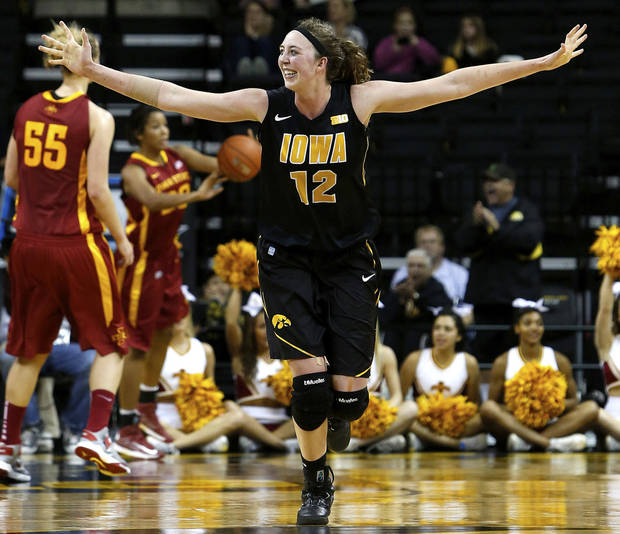 Iowa center Morgan Johnson (12) celebrates after a basket against Iowa State during the second half of their NCAA college basketball game, Thursday, Dec. 6, 2012, in Iowa City, Iowa. Iowa won 50-42. (AP Photo/Cedar Rapids Gazette, Brian Ray)  MAGS OUT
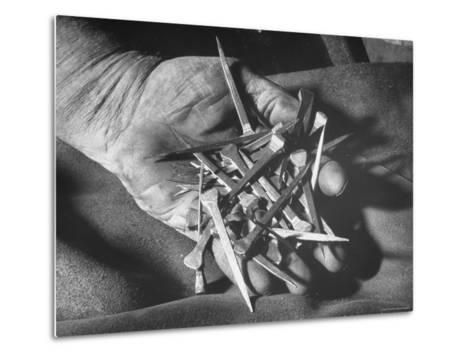 Man Holding Nails That Have Been Pulled from Old Horseshoes-Fritz Goro-Metal Print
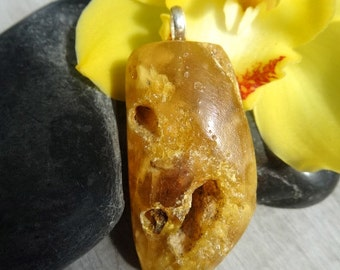 Amber pendant with sterling silver pendant bail.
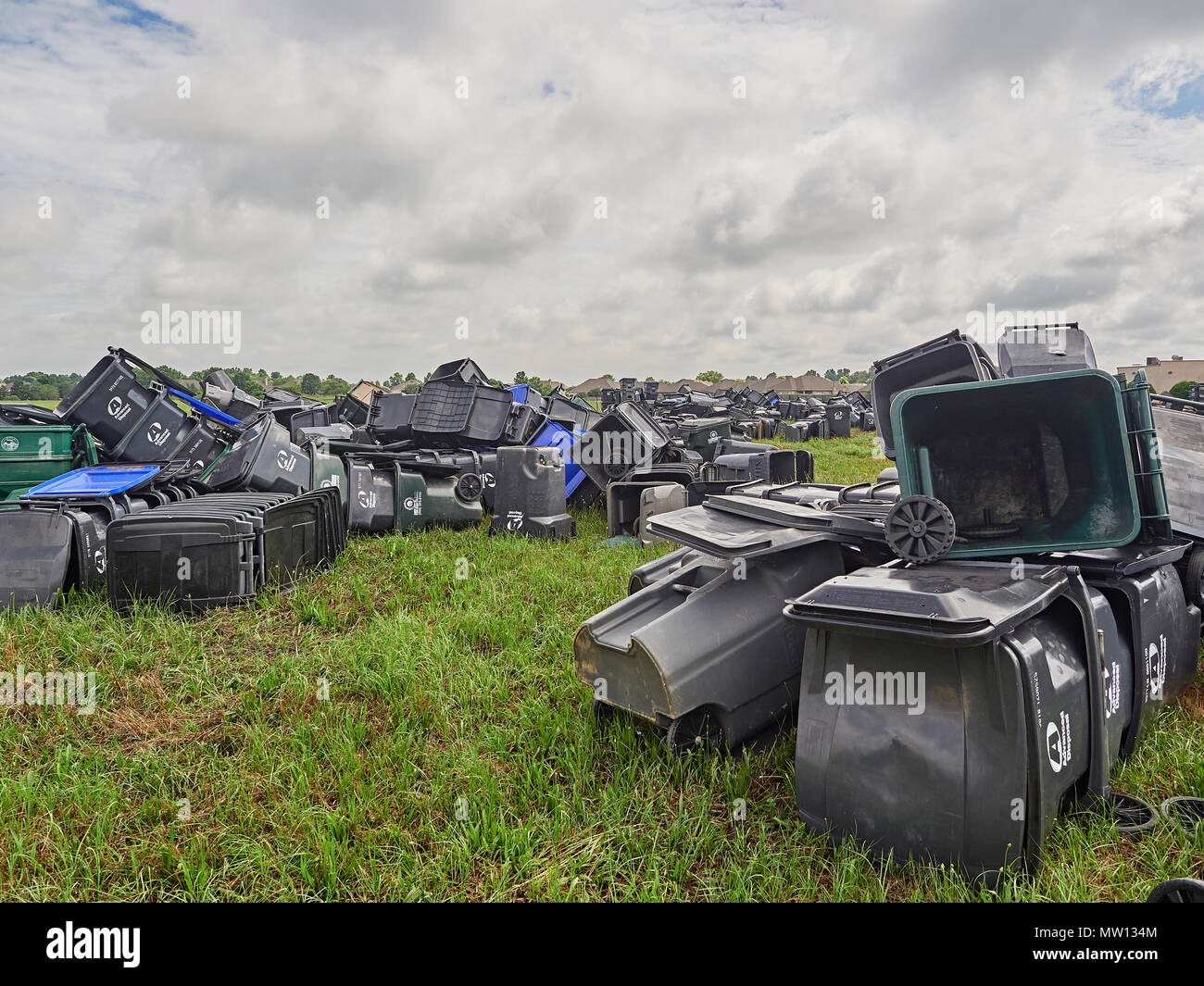 Large plastic trash cans discarded and piled or stacked in a field waiting for removal in Pike Road Alabama, USA. - Stock Image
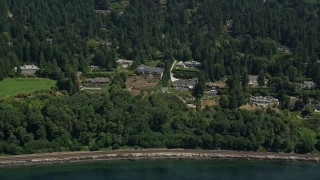AX45_116 - 5K stock footage aerial video of waterfront mansions and trees near the shore, Shoreline, Washington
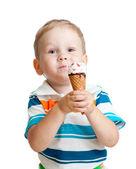 Happy child boy eating ice cream in studio isolated — Stock Photo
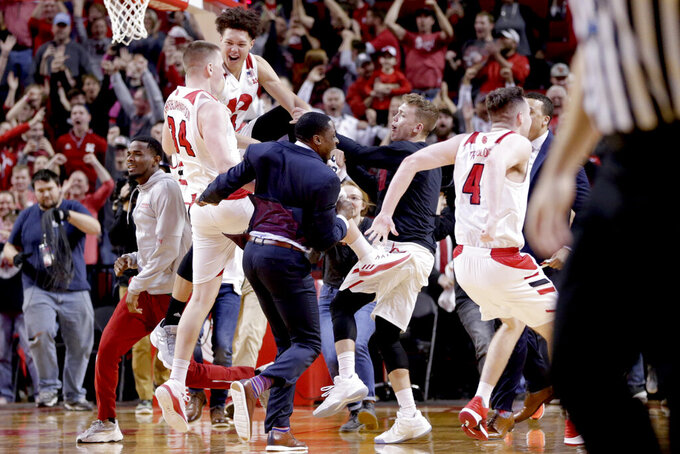 Nebraska players celebrate their win in overtime against Iowa in an NCAA college basketball game in Lincoln, Neb., Sunday, March 10, 2019. (AP Photo/Nati Harnik)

▶ WHAT THE TASK REQUIRES
Everything from the line with "Man Holding Nails" through the end of the records above, both ends included, is to be reproduced exactly, and nothing outside that span; the pictures are to be dropped.

▶ ANSWER FOR THIS EXERCISE
 Man Holding Nails That Have Been Pulled from Old Horseshoes-Fritz Goro-Metal Print
 Amber pendant with sterling silver pendant bail.
 Large plastic trash cans discarded and piled or stacked in a field waiting for removal in Pike Road Alabama, USA. - Stock Image
AX45_116 - 5K stock footage aerial video of waterfront mansions and trees near the shore, Shoreline, Washington
 Happy child boy eating ice cream in studio isolated — Stock Photo
 Nebraska players celebrate their win in overtime against Iowa in an NCAA college basketball game in Lincoln, Neb., Sunday, March 10, 2019. (AP Photo/Nati Harnik)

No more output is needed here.